Skip to content

Scanerless parser

A scannerless parser, is a type of parser that doesn’t use a separate scanning (or lexical analysis) phase to tokenize the input before parsing it. Instead, it performs tokenization and syntax parsing in a single step. Traditional parsing involves a two-step process: first, a scanner (or lexer) breaks the input into tokens, and then a parser analyzes the token sequence according to a set of grammar rules.

Examples

Here are a few examples of scannerless parsers:

  1. Generalized LR (GLR) Parsers.

  2. SDF (Syntax Definition Formalism): This is a formalism used for defining syntax. It’s often associated with the Meta-Environment, an environment for generating programming environments. The SDF promotes scannerless parsing by allowing the integration of lexical and context-free syntax into a single specification.

  3. Rascal: It’s a meta-programming language that uses SDF for syntax definition and promotes scannerless parsing.

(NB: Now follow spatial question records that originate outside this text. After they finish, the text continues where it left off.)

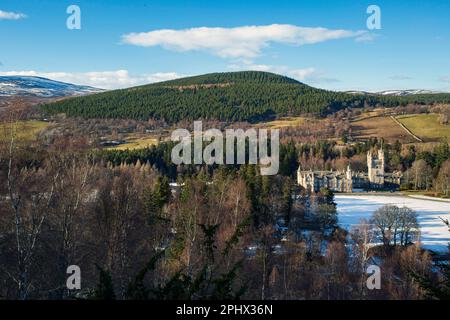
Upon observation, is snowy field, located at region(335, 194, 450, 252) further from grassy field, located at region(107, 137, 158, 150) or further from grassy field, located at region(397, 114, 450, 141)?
grassy field, located at region(107, 137, 158, 150)

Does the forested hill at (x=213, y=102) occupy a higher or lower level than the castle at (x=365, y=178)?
higher

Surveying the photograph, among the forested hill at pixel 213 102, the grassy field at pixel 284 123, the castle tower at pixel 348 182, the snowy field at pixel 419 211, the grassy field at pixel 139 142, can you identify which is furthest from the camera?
the forested hill at pixel 213 102

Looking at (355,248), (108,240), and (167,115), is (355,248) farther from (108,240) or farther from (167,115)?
(167,115)

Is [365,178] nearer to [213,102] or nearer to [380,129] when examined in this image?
[380,129]

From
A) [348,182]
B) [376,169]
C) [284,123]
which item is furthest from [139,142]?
[376,169]

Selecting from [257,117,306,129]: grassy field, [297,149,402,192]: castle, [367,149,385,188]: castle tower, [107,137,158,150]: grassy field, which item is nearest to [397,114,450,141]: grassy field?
[297,149,402,192]: castle

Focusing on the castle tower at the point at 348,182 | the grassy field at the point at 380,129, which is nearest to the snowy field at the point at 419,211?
the castle tower at the point at 348,182

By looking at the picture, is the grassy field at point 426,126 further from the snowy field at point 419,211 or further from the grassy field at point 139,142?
the grassy field at point 139,142
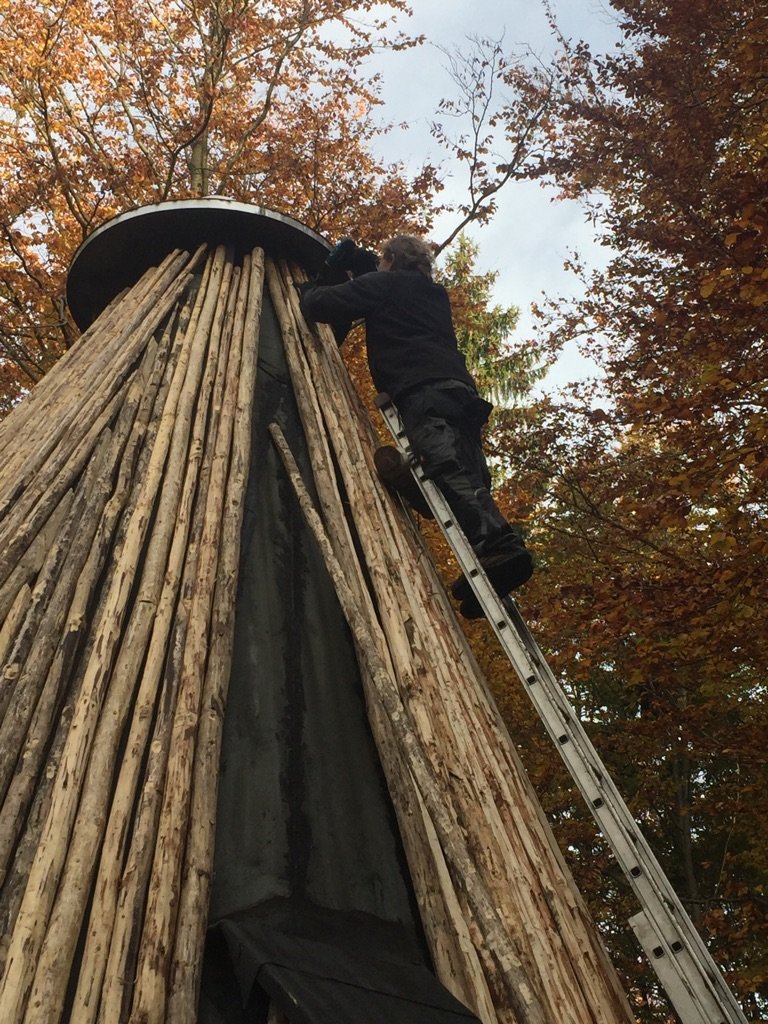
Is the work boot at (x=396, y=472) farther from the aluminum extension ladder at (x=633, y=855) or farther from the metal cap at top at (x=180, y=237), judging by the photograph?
the metal cap at top at (x=180, y=237)

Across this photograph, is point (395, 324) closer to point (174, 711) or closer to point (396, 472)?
point (396, 472)

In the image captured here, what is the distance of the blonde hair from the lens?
190 inches

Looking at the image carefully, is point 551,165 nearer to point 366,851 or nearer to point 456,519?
point 456,519

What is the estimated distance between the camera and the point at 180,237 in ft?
17.6

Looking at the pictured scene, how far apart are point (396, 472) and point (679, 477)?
3307 millimetres

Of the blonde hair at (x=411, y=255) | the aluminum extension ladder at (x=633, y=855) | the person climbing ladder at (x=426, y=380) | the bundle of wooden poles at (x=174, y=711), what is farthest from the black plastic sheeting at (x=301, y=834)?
the blonde hair at (x=411, y=255)

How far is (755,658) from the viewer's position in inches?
301

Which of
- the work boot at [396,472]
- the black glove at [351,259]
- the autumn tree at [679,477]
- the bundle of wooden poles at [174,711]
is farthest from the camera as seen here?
the autumn tree at [679,477]

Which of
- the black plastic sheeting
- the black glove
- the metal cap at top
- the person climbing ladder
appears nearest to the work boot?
the person climbing ladder

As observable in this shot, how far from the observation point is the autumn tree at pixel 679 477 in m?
7.03

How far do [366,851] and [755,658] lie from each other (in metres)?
6.08

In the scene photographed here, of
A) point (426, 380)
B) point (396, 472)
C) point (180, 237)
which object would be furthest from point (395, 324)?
point (180, 237)

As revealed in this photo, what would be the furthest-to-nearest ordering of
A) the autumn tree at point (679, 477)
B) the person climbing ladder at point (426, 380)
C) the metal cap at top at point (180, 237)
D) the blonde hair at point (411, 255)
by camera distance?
the autumn tree at point (679, 477)
the metal cap at top at point (180, 237)
the blonde hair at point (411, 255)
the person climbing ladder at point (426, 380)

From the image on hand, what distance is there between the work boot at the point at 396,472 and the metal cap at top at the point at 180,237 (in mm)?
2000
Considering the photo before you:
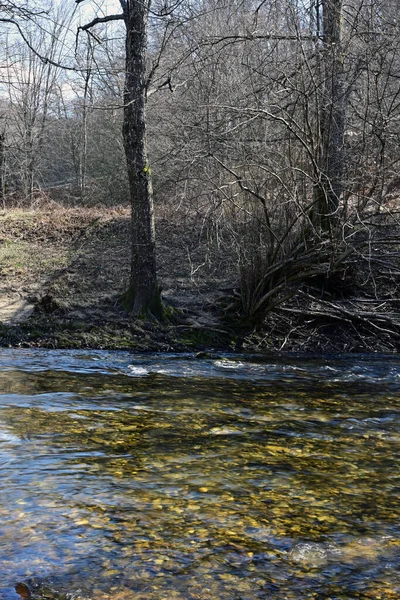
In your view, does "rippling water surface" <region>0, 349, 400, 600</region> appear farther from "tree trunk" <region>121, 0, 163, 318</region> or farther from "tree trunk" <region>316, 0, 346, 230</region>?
"tree trunk" <region>121, 0, 163, 318</region>

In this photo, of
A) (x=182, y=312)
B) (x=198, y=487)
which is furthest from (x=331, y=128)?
(x=198, y=487)

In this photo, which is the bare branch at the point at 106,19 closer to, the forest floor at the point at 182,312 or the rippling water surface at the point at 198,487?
the forest floor at the point at 182,312

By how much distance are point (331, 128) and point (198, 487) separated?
22.9 ft

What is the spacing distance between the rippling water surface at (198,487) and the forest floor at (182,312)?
2.28 metres

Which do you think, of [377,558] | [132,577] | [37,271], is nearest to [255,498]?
[377,558]

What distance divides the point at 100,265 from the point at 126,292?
→ 3029 millimetres

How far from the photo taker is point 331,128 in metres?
10.9

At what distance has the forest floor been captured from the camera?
11867 mm

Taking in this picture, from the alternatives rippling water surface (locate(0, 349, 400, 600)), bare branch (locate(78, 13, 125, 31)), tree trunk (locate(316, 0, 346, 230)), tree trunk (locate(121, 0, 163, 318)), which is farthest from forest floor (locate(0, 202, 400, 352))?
bare branch (locate(78, 13, 125, 31))

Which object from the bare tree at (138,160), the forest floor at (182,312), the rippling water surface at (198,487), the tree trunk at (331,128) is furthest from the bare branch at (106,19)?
the rippling water surface at (198,487)

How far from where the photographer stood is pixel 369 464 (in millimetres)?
6238

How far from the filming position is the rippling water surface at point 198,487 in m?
4.24

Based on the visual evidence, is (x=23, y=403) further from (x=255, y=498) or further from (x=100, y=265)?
(x=100, y=265)

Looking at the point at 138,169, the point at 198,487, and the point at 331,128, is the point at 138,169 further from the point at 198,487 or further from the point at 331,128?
the point at 198,487
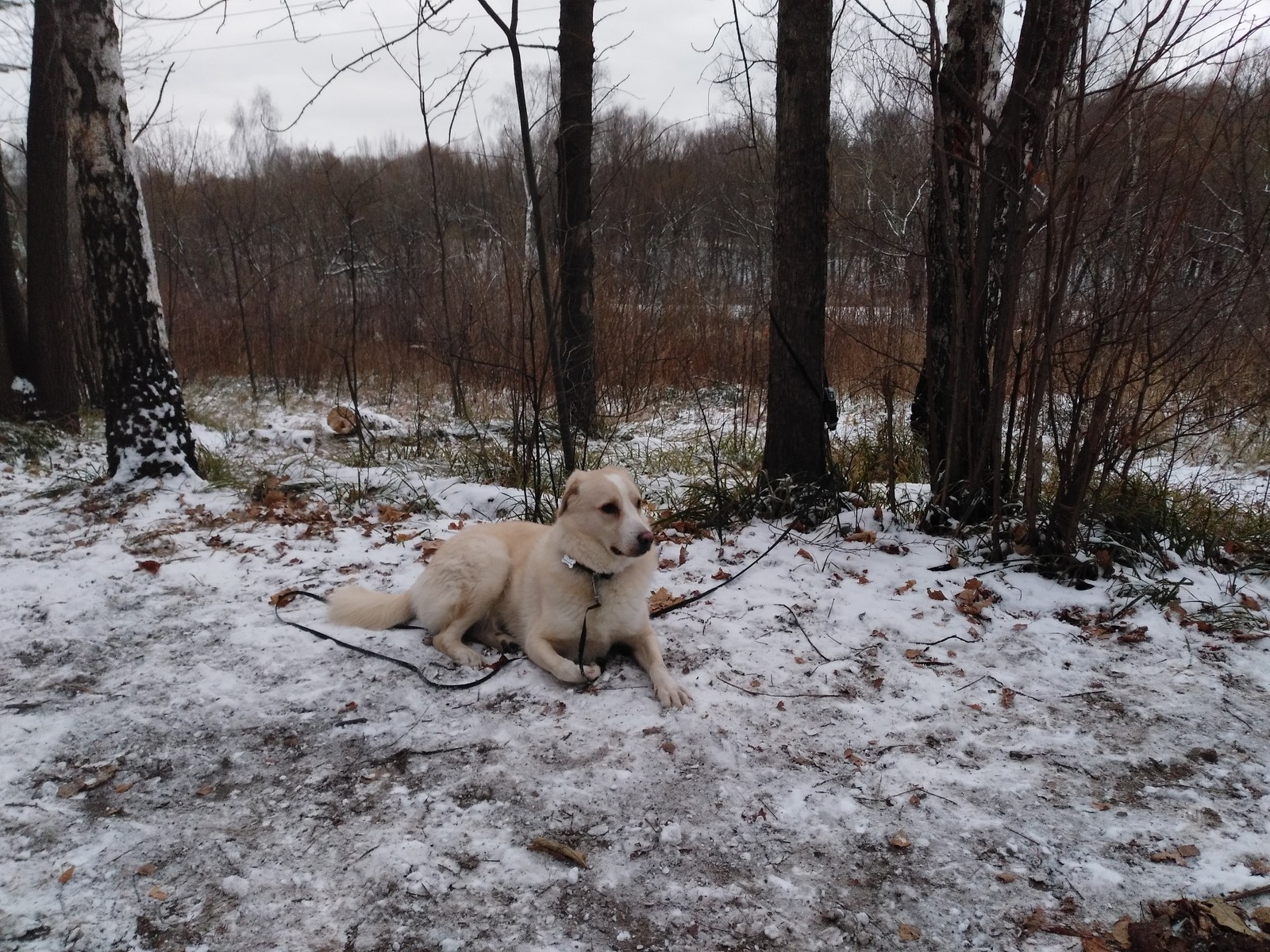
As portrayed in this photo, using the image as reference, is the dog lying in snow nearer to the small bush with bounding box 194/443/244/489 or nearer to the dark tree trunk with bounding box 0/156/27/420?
the small bush with bounding box 194/443/244/489

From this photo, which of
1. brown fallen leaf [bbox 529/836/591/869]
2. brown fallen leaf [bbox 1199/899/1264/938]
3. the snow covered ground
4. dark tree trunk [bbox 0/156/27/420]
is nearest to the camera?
brown fallen leaf [bbox 1199/899/1264/938]

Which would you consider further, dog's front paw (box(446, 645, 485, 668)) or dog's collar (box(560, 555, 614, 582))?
dog's front paw (box(446, 645, 485, 668))

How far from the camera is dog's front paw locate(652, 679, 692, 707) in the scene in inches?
120

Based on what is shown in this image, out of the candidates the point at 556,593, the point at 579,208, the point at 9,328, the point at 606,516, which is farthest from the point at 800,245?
the point at 9,328

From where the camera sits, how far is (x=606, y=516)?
3232 millimetres

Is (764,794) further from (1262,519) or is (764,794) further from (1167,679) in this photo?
(1262,519)

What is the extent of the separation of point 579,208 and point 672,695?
245 inches

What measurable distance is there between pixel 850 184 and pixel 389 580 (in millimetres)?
17032

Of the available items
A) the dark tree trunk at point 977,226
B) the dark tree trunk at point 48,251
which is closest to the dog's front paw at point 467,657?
the dark tree trunk at point 977,226

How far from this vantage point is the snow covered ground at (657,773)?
2.04m

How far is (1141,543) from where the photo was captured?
13.6 ft

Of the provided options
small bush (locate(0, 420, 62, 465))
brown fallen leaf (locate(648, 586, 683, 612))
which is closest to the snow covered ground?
brown fallen leaf (locate(648, 586, 683, 612))

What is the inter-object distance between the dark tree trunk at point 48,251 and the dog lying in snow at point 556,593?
708 centimetres

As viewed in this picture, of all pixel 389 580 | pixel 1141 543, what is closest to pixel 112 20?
pixel 389 580
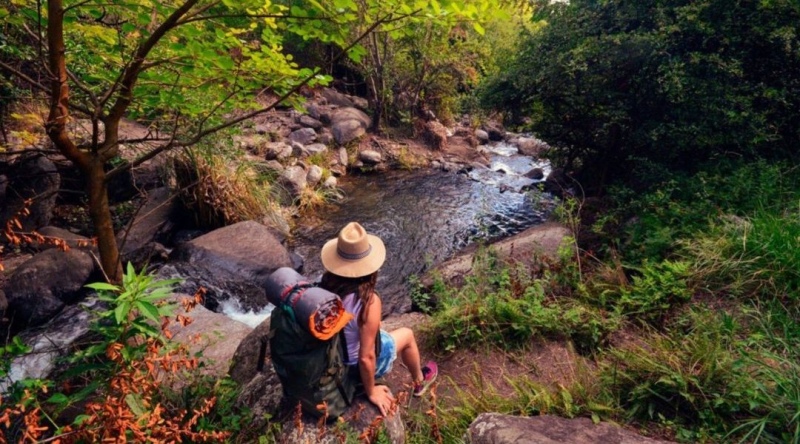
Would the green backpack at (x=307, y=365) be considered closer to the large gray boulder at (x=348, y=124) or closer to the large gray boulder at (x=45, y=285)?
the large gray boulder at (x=45, y=285)

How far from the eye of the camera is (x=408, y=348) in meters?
3.14

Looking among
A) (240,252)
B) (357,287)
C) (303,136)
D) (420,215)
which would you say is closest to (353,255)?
(357,287)

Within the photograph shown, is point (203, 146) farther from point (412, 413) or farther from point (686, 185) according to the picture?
point (686, 185)

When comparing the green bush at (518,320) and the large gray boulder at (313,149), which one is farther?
the large gray boulder at (313,149)

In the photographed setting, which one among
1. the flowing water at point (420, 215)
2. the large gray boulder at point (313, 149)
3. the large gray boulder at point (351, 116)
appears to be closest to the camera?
the flowing water at point (420, 215)

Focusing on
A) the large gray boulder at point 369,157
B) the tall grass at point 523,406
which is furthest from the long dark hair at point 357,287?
the large gray boulder at point 369,157

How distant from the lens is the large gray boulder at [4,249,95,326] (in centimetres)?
469

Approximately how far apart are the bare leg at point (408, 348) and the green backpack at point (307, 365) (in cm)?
66

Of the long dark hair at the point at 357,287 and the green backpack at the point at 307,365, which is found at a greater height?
the long dark hair at the point at 357,287

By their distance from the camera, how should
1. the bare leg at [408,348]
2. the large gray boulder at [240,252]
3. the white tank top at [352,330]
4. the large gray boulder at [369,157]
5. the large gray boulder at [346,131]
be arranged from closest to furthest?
the white tank top at [352,330] < the bare leg at [408,348] < the large gray boulder at [240,252] < the large gray boulder at [369,157] < the large gray boulder at [346,131]

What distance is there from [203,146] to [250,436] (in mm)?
5818

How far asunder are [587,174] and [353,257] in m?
6.56

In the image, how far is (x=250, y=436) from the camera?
2514mm

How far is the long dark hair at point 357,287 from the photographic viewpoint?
2.50 m
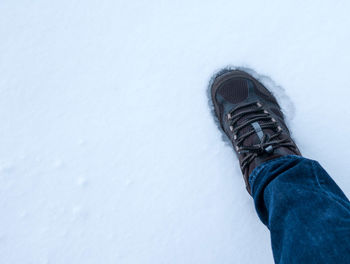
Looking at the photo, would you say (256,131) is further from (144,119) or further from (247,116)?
(144,119)

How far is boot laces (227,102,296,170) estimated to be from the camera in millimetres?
829

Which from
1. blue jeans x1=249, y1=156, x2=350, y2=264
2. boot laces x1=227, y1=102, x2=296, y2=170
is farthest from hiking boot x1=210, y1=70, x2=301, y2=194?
blue jeans x1=249, y1=156, x2=350, y2=264

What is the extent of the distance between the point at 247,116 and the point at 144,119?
0.36 meters

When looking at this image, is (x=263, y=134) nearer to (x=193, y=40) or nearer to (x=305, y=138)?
(x=305, y=138)

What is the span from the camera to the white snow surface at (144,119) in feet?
3.00

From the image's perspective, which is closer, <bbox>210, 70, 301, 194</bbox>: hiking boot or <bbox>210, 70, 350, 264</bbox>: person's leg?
<bbox>210, 70, 350, 264</bbox>: person's leg

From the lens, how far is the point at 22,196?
959mm

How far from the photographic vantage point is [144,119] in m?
0.95

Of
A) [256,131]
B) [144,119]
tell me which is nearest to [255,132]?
[256,131]

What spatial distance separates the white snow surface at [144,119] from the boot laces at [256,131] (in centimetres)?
7

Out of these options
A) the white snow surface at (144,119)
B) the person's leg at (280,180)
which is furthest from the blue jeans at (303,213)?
the white snow surface at (144,119)

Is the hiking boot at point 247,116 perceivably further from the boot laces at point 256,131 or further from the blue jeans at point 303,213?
the blue jeans at point 303,213

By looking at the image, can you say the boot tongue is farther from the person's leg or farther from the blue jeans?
the blue jeans

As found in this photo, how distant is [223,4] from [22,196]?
98 centimetres
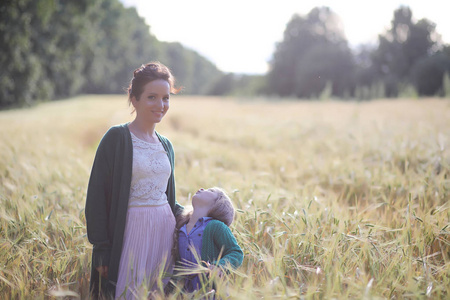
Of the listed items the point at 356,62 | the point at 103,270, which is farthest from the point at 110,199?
the point at 356,62

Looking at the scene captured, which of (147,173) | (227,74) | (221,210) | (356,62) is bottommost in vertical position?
(221,210)

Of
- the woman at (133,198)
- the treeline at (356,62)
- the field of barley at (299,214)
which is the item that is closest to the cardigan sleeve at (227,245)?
the field of barley at (299,214)

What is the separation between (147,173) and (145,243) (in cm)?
41

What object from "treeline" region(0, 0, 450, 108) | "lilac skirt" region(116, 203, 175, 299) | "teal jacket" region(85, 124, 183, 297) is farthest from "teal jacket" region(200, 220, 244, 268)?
"treeline" region(0, 0, 450, 108)

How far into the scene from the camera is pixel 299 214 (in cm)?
212

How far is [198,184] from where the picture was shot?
10.1 ft

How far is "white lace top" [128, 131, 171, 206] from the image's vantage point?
1759mm

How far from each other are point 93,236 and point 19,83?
21546mm

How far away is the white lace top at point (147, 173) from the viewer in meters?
1.76

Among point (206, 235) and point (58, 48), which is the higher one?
point (58, 48)

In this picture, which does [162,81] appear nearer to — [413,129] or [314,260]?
[314,260]

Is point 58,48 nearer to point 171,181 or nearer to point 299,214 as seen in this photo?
point 171,181

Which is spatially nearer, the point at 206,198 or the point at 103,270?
the point at 103,270

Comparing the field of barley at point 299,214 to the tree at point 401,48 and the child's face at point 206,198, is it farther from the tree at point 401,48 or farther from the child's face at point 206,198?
the tree at point 401,48
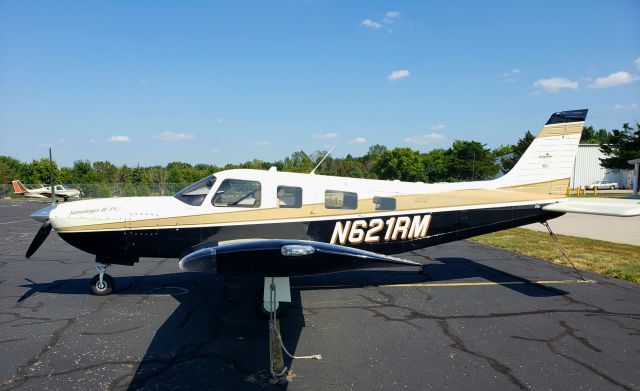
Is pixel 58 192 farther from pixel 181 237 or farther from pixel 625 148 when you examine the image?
pixel 625 148

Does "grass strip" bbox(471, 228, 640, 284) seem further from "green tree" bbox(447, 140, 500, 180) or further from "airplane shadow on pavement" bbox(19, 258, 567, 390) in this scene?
"green tree" bbox(447, 140, 500, 180)

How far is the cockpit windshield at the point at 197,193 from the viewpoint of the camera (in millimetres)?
6297

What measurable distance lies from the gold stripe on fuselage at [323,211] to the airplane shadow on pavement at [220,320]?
1382mm

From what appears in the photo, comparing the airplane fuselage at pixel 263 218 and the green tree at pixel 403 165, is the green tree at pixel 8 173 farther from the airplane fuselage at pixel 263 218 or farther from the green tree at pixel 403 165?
the green tree at pixel 403 165

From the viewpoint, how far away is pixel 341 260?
4.00 metres

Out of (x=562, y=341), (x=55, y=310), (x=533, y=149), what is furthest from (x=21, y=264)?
(x=533, y=149)

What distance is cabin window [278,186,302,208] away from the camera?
6254 mm

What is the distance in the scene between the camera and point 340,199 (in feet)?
21.0

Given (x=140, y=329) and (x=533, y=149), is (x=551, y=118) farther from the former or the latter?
(x=140, y=329)

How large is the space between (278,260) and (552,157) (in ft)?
21.6

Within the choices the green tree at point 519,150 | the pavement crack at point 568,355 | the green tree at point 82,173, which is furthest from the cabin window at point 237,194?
the green tree at point 82,173

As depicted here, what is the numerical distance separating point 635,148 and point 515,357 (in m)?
50.2

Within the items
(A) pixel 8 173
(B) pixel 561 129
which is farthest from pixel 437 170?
(A) pixel 8 173

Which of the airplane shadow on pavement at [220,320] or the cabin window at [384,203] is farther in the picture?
the cabin window at [384,203]
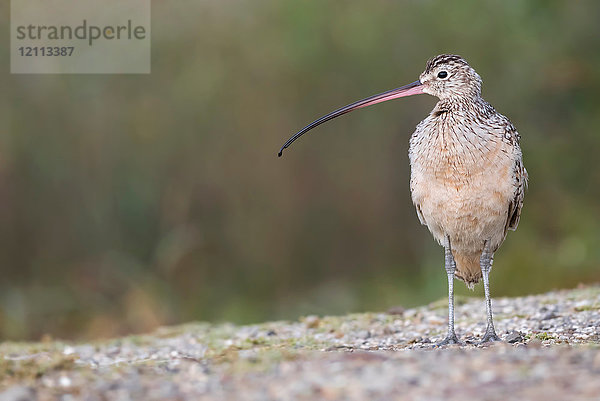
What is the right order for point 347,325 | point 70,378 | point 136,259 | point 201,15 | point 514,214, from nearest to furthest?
1. point 70,378
2. point 514,214
3. point 347,325
4. point 136,259
5. point 201,15

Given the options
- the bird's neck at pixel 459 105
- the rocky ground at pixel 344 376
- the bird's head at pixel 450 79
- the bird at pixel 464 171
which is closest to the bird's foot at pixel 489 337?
the bird at pixel 464 171

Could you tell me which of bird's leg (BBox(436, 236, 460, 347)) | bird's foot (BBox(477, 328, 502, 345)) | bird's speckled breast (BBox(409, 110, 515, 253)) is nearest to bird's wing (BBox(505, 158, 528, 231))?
bird's speckled breast (BBox(409, 110, 515, 253))

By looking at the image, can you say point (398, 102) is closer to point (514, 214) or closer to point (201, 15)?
point (201, 15)

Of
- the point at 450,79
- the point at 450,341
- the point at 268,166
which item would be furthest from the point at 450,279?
the point at 268,166

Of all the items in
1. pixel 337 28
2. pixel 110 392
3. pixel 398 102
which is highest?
pixel 337 28

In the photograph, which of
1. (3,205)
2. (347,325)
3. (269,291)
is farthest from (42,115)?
(347,325)

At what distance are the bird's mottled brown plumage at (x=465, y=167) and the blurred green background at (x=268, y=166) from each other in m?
4.53

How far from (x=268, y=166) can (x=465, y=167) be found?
5701 mm

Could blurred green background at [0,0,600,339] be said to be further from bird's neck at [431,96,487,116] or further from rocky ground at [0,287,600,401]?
rocky ground at [0,287,600,401]

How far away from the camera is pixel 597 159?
13.1 m

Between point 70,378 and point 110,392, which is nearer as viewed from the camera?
point 110,392

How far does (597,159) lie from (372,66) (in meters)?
3.50

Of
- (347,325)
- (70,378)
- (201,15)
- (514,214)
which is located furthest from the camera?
(201,15)

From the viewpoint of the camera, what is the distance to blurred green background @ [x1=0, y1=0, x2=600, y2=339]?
1237cm
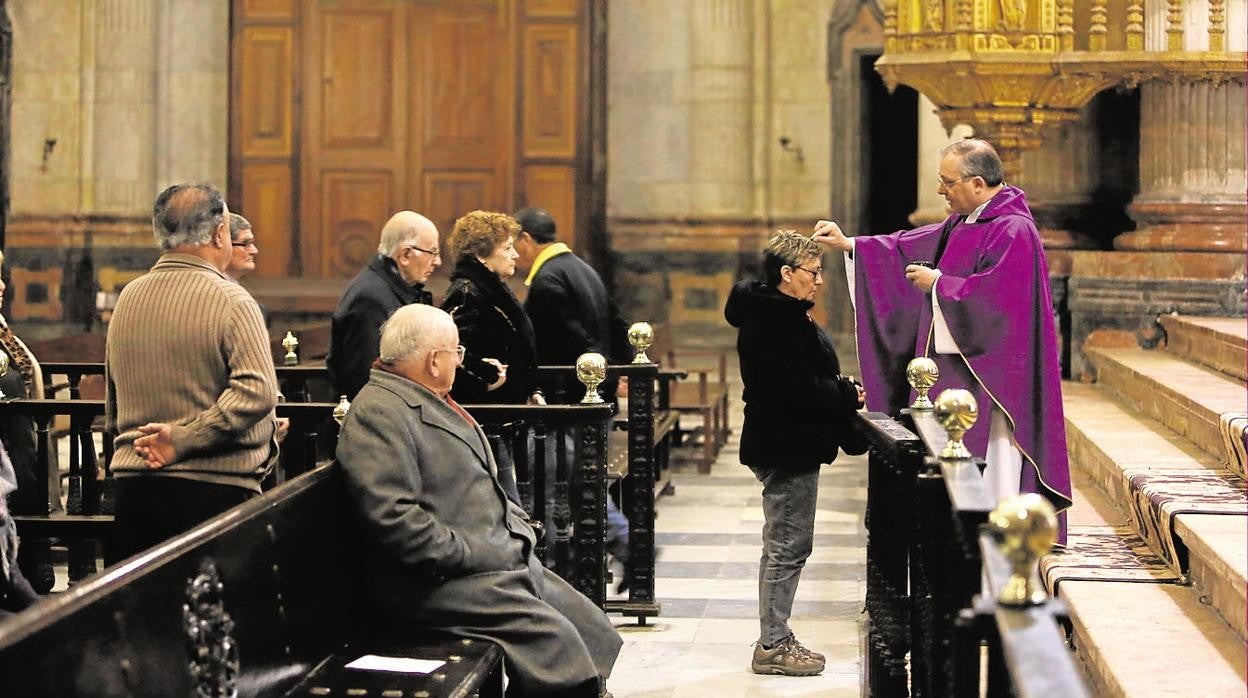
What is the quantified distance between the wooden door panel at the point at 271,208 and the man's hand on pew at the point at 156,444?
41.4 ft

  4. PEG (Parsing Expression Grammar): While PEGs can be used with lexers, they are also inherently capable of scannerless parsing.

  5. ANTLR: While ANTLR is primarily known as a parser generator that produces a separate lexer and parser, it can be configured for scannerless parsing if needed.

  6. Elkhound: It is a parser generator that is based on the GLR parsing algorithm and can be used for scannerless parsing.